Resolving inter-state water sharing disputes.
Publication Type:Journal Articles
Source:Seminar, Malvika Singh, Number 626, p.31–35 (2011)
WATER does not respect any boundary. Most of the larger rivers in India meander through the administrative boundaries of the Indian federal system. Sometimes a river itself is the boundary: the Indravati forms the boundary between Maharashtra and Chhattisgarh for a part of its flow. Often rivers mark metaphorical boundaries as well: the Ganga is the vehicle to the heavens whereas the Vaitarani marks the crossing from this world of mortals to an infernal one. Therefore, in a fundamental sense, all rivers are transboundary. But for our somewhat mundane discussion, it?s the wayward rivers that do not obey the diktats of human cartographic exercises that end up being marked and categorized as transboundary. For our purpose, we focus on rivers that arise in one province of India but end up in another.

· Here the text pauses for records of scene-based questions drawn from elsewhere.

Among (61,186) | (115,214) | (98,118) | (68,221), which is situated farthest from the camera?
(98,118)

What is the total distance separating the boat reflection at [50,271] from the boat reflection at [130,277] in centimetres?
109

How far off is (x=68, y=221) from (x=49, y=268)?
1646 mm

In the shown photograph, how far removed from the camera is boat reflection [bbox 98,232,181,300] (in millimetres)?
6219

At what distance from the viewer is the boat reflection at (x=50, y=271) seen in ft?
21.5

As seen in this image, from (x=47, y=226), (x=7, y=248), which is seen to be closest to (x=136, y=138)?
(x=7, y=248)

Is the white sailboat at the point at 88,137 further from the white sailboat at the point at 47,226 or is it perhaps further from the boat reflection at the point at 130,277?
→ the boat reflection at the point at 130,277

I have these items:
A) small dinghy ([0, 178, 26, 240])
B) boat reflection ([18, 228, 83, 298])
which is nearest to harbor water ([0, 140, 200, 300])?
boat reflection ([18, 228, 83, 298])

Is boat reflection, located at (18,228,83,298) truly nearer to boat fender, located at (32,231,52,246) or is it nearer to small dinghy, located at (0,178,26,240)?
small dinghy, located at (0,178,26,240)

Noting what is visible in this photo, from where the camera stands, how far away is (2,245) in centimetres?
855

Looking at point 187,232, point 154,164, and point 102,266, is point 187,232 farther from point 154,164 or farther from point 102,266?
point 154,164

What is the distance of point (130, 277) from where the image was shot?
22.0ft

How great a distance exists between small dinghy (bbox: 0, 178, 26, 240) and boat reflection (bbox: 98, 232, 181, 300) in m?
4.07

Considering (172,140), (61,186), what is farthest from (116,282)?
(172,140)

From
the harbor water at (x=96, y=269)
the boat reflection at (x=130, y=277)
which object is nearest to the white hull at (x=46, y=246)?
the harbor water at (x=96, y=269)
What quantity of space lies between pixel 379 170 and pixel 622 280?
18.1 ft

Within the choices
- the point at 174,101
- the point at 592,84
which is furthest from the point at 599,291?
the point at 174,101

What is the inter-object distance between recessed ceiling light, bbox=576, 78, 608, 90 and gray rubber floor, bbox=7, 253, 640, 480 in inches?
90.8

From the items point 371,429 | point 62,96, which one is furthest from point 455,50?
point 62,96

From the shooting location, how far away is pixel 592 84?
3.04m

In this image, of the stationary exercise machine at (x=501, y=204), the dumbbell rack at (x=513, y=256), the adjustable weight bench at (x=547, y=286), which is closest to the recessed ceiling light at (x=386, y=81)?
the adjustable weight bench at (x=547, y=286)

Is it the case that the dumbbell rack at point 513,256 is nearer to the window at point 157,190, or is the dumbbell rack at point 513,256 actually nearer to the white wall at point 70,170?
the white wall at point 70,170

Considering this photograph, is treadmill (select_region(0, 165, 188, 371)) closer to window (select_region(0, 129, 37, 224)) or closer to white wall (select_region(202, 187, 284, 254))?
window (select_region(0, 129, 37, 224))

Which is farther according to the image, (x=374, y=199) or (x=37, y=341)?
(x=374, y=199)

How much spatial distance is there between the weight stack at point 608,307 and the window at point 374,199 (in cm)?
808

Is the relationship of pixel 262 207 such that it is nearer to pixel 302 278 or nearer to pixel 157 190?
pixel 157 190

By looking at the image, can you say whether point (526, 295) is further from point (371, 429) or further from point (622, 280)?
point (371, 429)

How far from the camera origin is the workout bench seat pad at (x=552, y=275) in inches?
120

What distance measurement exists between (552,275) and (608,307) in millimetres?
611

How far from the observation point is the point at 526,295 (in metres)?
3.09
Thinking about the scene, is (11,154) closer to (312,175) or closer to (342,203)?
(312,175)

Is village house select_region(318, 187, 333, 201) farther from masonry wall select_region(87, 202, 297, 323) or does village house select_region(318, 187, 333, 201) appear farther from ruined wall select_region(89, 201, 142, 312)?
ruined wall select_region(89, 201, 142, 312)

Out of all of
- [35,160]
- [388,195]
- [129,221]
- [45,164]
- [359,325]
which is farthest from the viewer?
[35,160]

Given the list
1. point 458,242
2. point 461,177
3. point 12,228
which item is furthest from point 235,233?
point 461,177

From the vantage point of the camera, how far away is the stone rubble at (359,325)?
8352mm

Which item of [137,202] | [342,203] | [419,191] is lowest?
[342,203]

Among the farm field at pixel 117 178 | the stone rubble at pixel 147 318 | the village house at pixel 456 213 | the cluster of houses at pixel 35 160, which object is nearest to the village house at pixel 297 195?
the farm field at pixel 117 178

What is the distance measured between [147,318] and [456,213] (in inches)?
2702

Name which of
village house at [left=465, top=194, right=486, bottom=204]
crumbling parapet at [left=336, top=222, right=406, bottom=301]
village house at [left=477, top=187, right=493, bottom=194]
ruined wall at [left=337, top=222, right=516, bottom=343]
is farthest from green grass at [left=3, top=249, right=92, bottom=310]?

All of the longer and major rivers in India are transboundary rivers: the Mahanadi originates in Amarkantak in Chhattisgarh and crosses over into Orissa before finding its way to the Bay of Bengal; the Chambal rises near Mhow in Madhya Pradesh before meandering for more than 900 kilometres to the Yamuna in Uttar Pradesh, after having acquired the formidable reputation as a river of the badlands.